====== AVAILABLE RECORDS
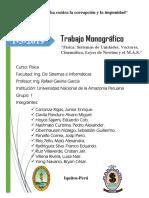 MonoFisica Oficial.pdf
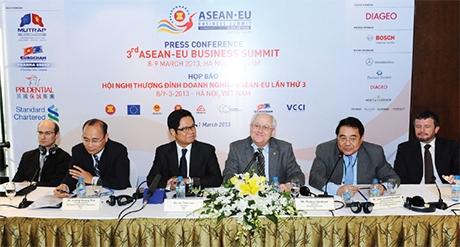 Summit boosts EU, ASEAN ties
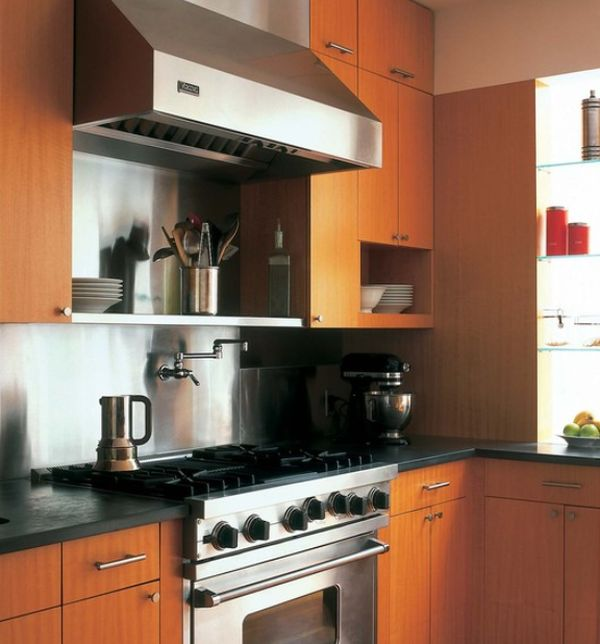 Stainless steel kitchen hood designs and ideas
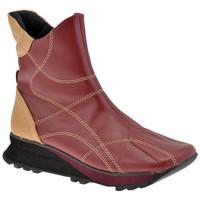 Schuhe Damen Low Boots Lee Zip Ankle Boots halbstiefel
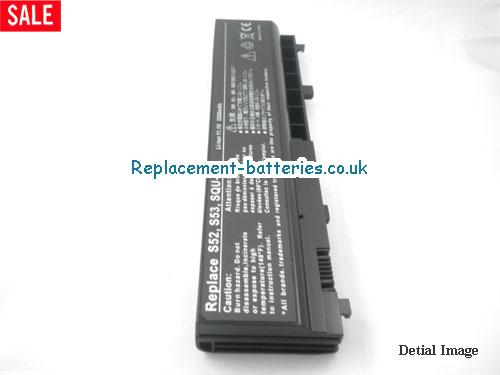 image 4 for  23.20092.011 laptop battery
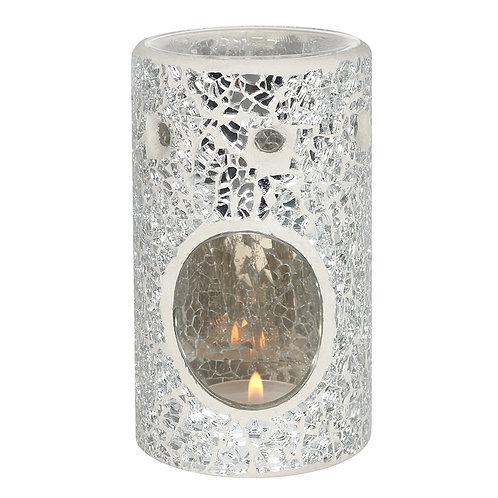 Silver Crackle Glass Pillar Wax Warmer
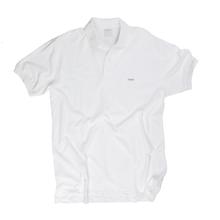 The Standard Piqué Polo White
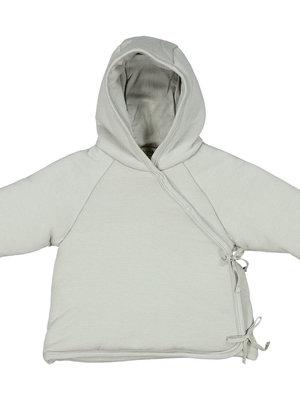 MarMAr CPH Jules jacket chalk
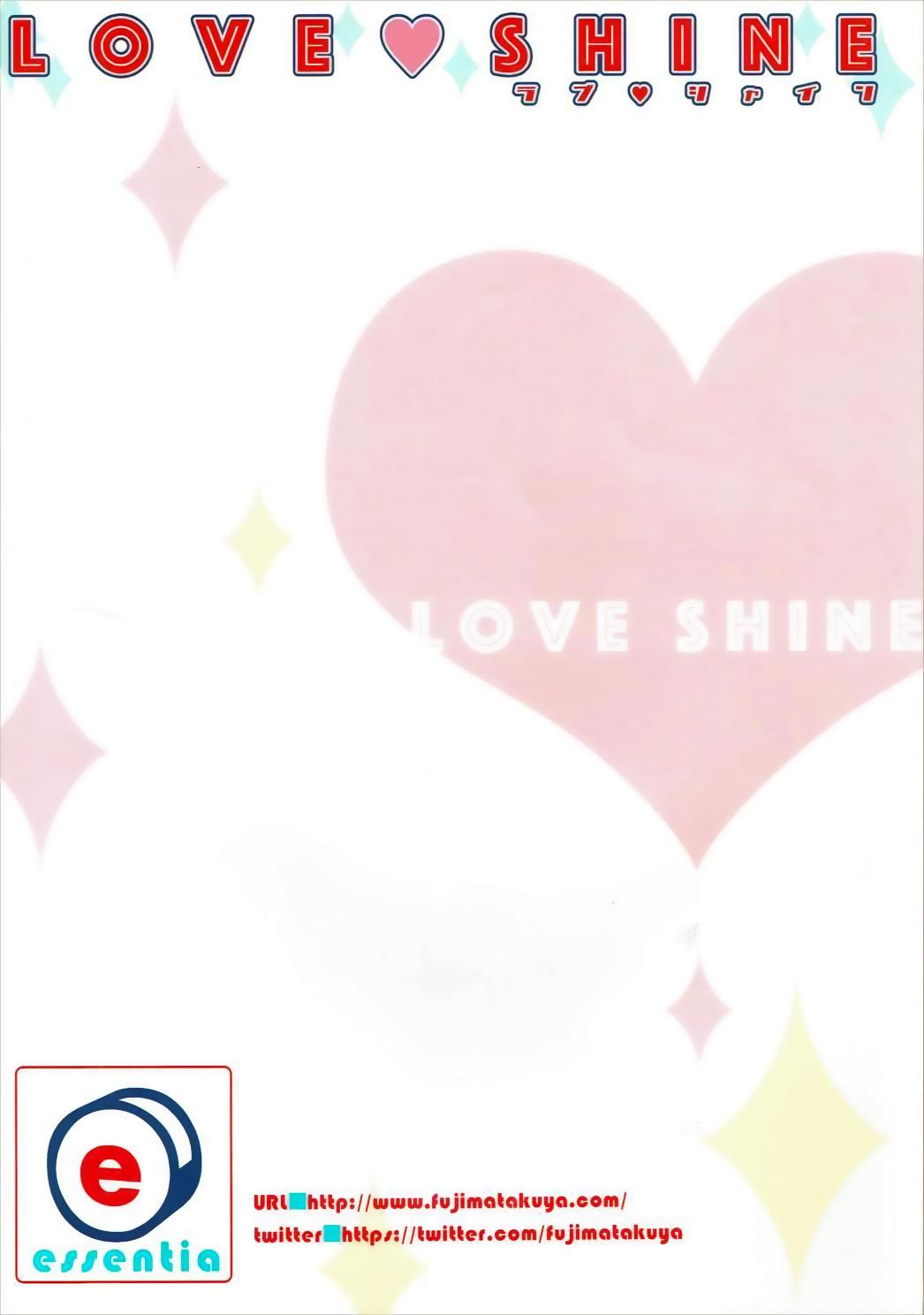 LOVE SHINE 19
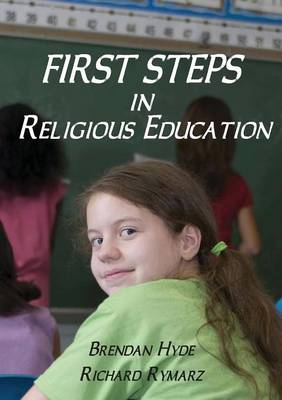 First Steps in Religious Education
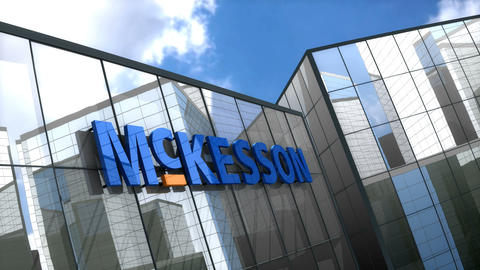 Editorial, McKesson corporation logo on glass building Animation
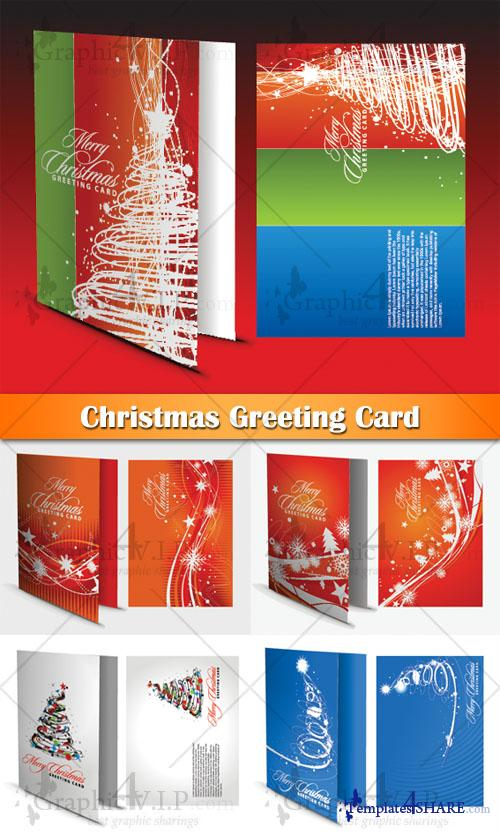 Christmas Greeting Card - Stock Vectors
============
» WORK REQUIRED: Verbatim output of the entries is required, with each image left out.

» OUTPUT BELOW:
 MonoFisica Oficial.pdf
 Summit boosts EU, ASEAN ties
 Stainless steel kitchen hood designs and ideas
 Schuhe Damen Low Boots Lee Zip Ankle Boots halbstiefel
 image 4 for  23.20092.011 laptop battery
 Silver Crackle Glass Pillar Wax Warmer
 The Standard Piqué Polo White
 MarMAr CPH Jules jacket chalk
 LOVE SHINE 19
 First Steps in Religious Education
 Editorial, McKesson corporation logo on glass building Animation
 Christmas Greeting Card - Stock Vectors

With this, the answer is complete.